Whereas it was obvious from the meeting that Murphy remains more knowledgeable and articulate than virtually the entire attendance, it was also evident the events of the week hadn't just cost him his place as a selector but had also cast a shadow on his administrative standing.

IT is accepted by all involved the discussions have to conclude before Christmas. The players need their grievances resolved and the hurlers need new management in place before training resumes in the New Year.

Some of the players' demands are straightforward. Paying up for gymnasium subscriptions is relatively easy. Booking flights to league matches in Ulster - or at least devising less gruelling itineraries than bus trips - is costly but manageable.

Delivering greater quantities of leisure wear similarly wouldn't tax an administrative genius. But the bigger issues - compensation and tickets - will prove thornier.

One of Cork's problems is the lack of a powerful supporters' club. These institutions operate outside of the county board's control - anathema in Cork - but useful if players are to be "looked after" for whatever reasons.

Obviously the furtive nature of such arrangements is unsatisfactory and that is where the wider picture looms. For how much longer can intercounty players be subject to escalating demands without compensation? During the summer Cork footballer Ciarán O'Sullivan talked about the pressures of having moved home to the Beara Peninsula and set up his own oil distribution business. When he lived in the city O'Sullivan could be at training in 12 minutes. Now it takes two hours.

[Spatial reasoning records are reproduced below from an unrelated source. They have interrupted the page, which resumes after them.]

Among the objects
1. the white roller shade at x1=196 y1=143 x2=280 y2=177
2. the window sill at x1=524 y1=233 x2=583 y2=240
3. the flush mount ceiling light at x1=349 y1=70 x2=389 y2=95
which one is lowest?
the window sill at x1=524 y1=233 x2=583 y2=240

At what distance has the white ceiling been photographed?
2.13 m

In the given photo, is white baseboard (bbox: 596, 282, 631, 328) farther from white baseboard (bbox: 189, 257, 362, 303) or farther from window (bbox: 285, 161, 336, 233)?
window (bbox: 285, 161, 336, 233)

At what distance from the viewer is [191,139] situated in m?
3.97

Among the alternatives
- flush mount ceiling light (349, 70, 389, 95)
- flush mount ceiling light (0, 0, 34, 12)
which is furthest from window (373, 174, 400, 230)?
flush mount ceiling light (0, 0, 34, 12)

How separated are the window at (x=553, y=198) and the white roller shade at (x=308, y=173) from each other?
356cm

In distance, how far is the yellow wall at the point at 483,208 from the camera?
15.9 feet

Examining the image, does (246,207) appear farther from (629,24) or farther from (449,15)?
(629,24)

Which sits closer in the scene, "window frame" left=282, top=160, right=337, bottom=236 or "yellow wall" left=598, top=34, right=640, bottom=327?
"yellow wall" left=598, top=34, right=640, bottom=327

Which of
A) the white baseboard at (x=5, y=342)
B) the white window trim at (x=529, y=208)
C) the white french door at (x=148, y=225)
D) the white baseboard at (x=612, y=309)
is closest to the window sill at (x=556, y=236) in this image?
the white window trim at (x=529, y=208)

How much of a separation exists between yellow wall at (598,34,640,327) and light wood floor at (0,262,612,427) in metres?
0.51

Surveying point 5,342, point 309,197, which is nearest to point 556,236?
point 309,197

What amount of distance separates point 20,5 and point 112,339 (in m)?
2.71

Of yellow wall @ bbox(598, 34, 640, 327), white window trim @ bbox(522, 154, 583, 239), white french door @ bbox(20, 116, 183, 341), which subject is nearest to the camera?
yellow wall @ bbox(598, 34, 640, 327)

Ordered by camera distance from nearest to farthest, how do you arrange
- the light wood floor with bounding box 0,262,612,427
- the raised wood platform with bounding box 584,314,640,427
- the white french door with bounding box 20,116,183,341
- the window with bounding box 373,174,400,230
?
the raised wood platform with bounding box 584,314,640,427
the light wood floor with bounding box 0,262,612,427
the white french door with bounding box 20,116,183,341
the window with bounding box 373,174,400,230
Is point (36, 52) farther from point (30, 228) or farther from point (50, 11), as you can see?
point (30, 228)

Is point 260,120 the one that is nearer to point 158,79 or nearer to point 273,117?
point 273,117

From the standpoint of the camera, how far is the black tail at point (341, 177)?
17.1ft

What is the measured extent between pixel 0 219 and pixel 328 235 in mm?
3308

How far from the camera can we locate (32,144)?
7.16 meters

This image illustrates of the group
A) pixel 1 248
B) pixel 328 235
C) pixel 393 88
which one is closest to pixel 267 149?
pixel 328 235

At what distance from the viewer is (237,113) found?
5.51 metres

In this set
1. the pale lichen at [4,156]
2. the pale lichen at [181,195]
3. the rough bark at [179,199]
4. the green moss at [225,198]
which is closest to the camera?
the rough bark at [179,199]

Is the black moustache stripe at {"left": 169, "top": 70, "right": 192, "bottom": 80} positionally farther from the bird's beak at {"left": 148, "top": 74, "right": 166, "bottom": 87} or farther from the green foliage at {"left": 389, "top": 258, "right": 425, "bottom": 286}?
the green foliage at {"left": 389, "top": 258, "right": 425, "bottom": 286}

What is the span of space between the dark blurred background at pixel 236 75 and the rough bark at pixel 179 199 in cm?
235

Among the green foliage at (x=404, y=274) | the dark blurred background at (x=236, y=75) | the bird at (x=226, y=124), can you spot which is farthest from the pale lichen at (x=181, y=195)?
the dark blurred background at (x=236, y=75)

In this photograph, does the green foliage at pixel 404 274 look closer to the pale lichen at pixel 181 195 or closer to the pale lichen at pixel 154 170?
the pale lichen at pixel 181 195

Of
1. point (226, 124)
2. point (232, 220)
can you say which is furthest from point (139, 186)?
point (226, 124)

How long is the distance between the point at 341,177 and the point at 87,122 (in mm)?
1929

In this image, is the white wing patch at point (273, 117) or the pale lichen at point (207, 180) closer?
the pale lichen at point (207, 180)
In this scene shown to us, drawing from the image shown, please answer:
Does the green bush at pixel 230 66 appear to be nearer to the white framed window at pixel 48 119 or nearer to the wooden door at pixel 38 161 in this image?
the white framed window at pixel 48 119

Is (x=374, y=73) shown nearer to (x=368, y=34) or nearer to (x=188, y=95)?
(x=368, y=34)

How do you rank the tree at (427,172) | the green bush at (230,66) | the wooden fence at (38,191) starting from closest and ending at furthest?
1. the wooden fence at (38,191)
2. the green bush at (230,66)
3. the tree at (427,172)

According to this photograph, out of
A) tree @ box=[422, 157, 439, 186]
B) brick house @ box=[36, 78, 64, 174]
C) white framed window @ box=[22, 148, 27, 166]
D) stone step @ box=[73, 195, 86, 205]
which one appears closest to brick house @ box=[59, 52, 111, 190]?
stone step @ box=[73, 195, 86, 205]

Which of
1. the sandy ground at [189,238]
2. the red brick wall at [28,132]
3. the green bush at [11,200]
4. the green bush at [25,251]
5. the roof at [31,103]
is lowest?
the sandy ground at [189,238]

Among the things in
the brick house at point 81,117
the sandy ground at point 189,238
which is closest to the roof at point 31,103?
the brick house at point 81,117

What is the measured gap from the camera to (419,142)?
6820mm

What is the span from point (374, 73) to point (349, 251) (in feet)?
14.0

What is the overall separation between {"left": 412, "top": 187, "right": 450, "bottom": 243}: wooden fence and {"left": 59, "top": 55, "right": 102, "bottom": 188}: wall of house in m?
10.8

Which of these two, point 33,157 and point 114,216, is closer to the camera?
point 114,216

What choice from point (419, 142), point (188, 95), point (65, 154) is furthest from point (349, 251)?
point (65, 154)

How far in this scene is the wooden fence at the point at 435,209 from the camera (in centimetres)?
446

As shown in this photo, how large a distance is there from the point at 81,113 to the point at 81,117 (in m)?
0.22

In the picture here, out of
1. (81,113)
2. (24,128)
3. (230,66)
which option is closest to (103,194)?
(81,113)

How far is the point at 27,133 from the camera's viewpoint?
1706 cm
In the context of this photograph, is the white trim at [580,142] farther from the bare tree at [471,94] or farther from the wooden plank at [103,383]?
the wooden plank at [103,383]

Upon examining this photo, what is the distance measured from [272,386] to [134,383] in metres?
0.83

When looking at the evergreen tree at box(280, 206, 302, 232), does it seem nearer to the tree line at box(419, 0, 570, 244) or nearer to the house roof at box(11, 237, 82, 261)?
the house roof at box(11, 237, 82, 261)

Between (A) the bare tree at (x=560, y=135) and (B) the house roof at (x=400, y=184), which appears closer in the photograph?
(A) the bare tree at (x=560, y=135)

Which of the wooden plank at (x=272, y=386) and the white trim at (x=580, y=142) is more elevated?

"I won't come the poor mouth with you but there are times when it's hard. The weekend we went to Donegal, I left at 11 on a Saturday morning and wasn't back until around 2 a.m. on Monday. I'm lucky local people understand but it puts me under pressure. I could work longer hours if I didn't have to get into the car.

"I can make up some of it but you can also lose business by not being around. I drive the truck myself and don't have a relief driver because we're only just set up and couldn't afford that. I could be on the way to Cork when someone rings up looking for a delivery and I have to say no and let the business go."

Unless there is a development at national level it's hard to see how this sort of pressure on players can be addressed. Unless it's addressed, something's going to blow.